▶ [Document excerpt]

╔══

Version vector example:

graph TB
    subgraph "Version Vector Timeline"
        V0["Initial: all zeros<br/>{A:0, B:0, C:0}"]

        V1["Node A writes<br/>{A:1, B:0, C:0}"]
        V2["Node B writes<br/>{A:0, B:1, C:0}"]

        V3["Node C merges A and B<br/>{A:1, B:1, C:1}"]

        V0 --> V1
        V0 --> V2
        V1 --> V3
        V2 --> V3
    end

    style V0 fill:#d3d3d3
    style V1 fill:#99ccff
    style V2 fill:#ffcc99
    style V3 fill:#90EE90
Loading

Sequence Numbers and Total Ordering

Simpler than version vectors: Assign incrementing sequence numbers to operations.

class SequenceNumberGenerator:
    def __init__(self):
        self.counter = 0

    def next(self):
        self.counter += 1
        return self.counter

# Single leader: easy!
leader = SequenceNumberGenerator()
seq1 = leader.next()  # 1
seq2 = leader.next()  # 2
seq3 = leader.next()  # 3

# Total order: 1 < 2 < 3

Problem in multi-leader: Each node generates sequence numbers independently

graph TB
    subgraph "Multi-Leader Sequence Numbers"
        subgraph "Node A"
            A1["seq: 1"]
            A2["seq: 2"]
            A3["seq: 3"]
        end

        subgraph "Node B"
            B1["seq: 1"]
            B2["seq: 2"]
            B3["seq: 3"]
        end
    end

    Q["How to order A1 vs B1?<br/>Both have seq=1!"]

    A1 -.-> Q
    B1 -.-> Q

    style Q fill:#ff6b6b
Loading

Solution: Lamport timestamps - Include node ID to break ties

class LamportTimestamp:
    def __init__(self, node_id):
        self.counter = 0
        self.node_id = node_id

    def next(self):
        self.counter += 1
        return (self.counter, self.node_id)

    def update(self, other_timestamp):
        """Update counter based on received timestamp"""
        other_counter, other_node = other_timestamp
        self.counter = max(self.counter, other_counter)

    def __lt__(self, other):
        """Compare timestamps"""
        self_counter, self_node = self
        other_counter, other_node = other

        if self_counter != other_counter:
            return self_counter < other_counter
        else:
            return self_node < other_node  # Break ties with node ID

# Usage
node_a = LamportTimestamp("A")
node_b = LamportTimestamp("B")

t1 = node_a.next()  # (1, "A")
t2 = node_b.next()  # (1, "B")

╚══

▶ [Entries]

╔══

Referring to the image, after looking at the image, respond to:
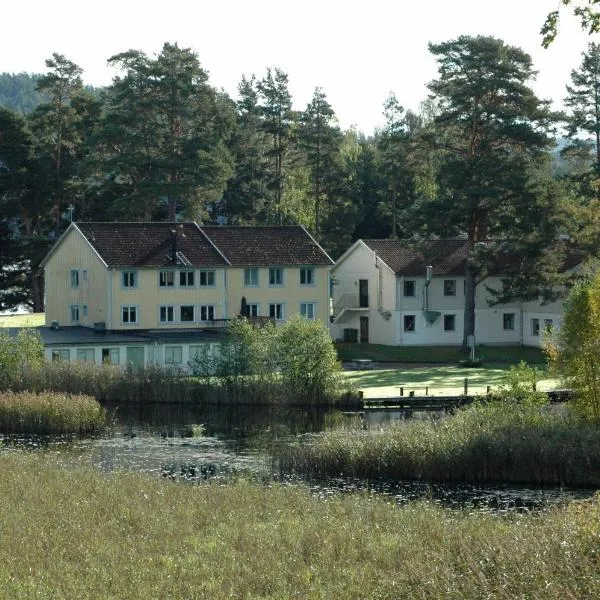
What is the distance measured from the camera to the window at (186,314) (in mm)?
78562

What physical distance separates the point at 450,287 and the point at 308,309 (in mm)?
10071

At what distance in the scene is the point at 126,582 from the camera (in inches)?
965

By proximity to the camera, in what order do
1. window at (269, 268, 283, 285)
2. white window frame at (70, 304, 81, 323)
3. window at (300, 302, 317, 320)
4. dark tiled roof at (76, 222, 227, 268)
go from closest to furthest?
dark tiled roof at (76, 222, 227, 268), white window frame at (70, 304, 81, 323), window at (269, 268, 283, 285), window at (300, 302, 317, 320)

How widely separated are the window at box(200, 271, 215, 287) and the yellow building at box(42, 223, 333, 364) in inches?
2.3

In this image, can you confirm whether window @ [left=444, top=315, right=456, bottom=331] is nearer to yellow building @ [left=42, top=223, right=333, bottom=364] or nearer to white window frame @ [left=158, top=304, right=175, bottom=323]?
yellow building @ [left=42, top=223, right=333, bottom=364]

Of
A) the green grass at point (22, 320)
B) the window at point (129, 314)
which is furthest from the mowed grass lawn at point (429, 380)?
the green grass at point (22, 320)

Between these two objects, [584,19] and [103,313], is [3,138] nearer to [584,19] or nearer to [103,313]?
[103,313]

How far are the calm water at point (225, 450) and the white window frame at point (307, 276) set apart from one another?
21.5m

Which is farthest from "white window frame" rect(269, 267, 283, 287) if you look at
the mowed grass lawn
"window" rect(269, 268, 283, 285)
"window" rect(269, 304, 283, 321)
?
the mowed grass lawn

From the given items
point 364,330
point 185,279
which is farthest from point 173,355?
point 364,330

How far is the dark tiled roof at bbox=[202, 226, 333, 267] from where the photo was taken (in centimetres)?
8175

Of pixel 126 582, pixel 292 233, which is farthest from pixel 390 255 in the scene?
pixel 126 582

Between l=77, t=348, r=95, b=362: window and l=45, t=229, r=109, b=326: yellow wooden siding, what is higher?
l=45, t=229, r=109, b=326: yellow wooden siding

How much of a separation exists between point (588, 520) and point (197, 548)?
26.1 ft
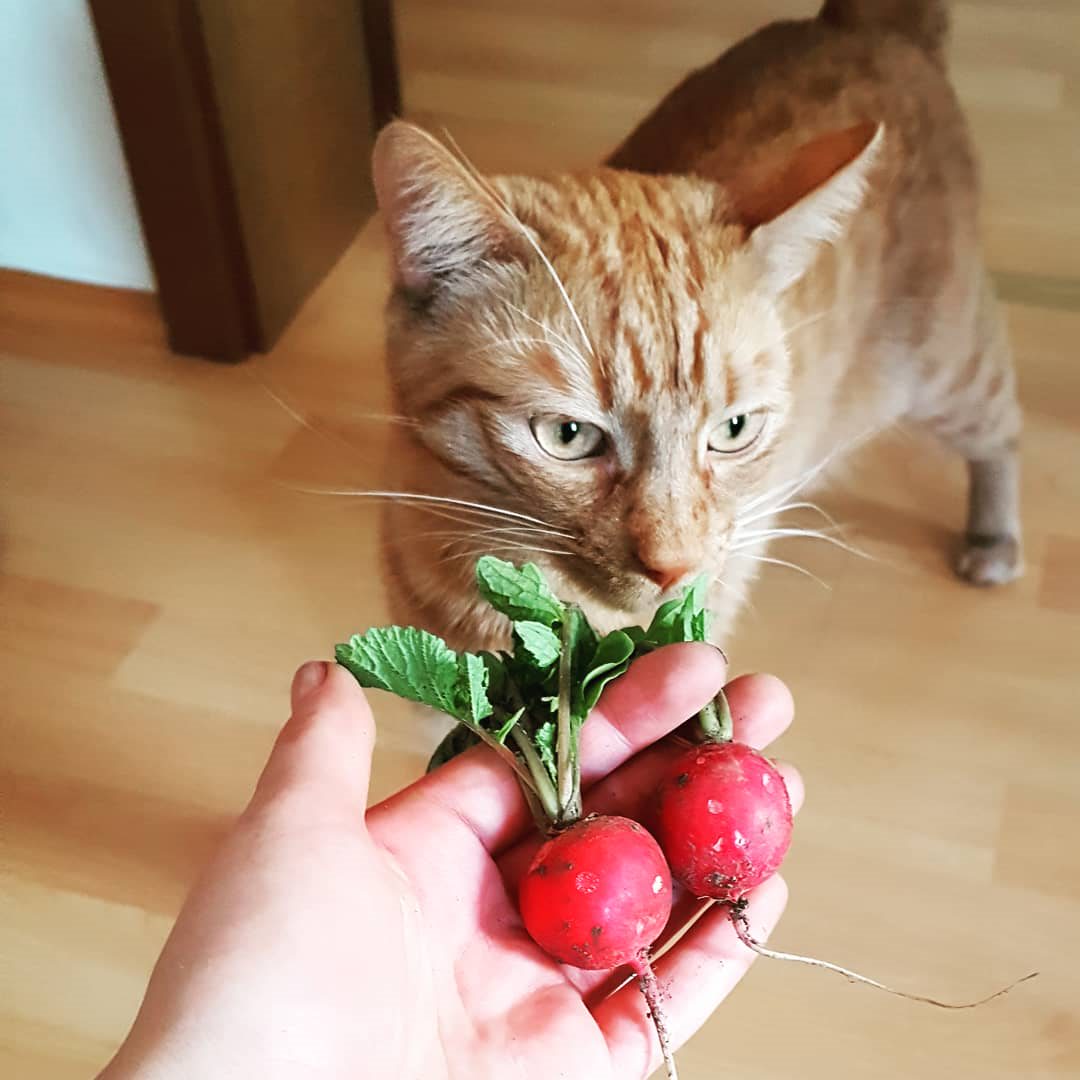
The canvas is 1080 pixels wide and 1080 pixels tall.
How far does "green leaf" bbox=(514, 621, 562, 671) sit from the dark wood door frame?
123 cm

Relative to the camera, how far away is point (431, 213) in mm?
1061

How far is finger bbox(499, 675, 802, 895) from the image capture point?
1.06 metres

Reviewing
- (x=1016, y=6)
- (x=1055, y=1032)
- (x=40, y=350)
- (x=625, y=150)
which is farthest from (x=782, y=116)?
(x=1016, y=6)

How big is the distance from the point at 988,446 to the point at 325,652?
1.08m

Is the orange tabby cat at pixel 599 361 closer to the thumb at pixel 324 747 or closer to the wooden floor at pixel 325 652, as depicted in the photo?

╚══

▶ [Direction 1] Rewrite the passage of the event-ordering excerpt from "style Q fill:#ff6b6b" to "return (self.counter, self.node_id)", changing "node_id" to "replica_id".
▶ [Direction 2] In the event-ordering excerpt, what do Lamport timestamps include to break ties?
▶ [Direction 3] Which methods does the LamportTimestamp class in the event-ordering excerpt define?

▶ [Worked answer 1]
style Q fill:#ff6b6b
Loading

Solution: Lamport timestamps - Include node ID to break ties

class LamportTimestamp:
    def __init__(self, replica_id):
        self.counter = 0
        self.replica_id = replica_id

    def next(self):
        self.counter += 1
        return (self.counter, self.replica_id)

▶ [Worked answer 2] The node ID.

▶ [Worked answer 3] __init__, next, update, __lt__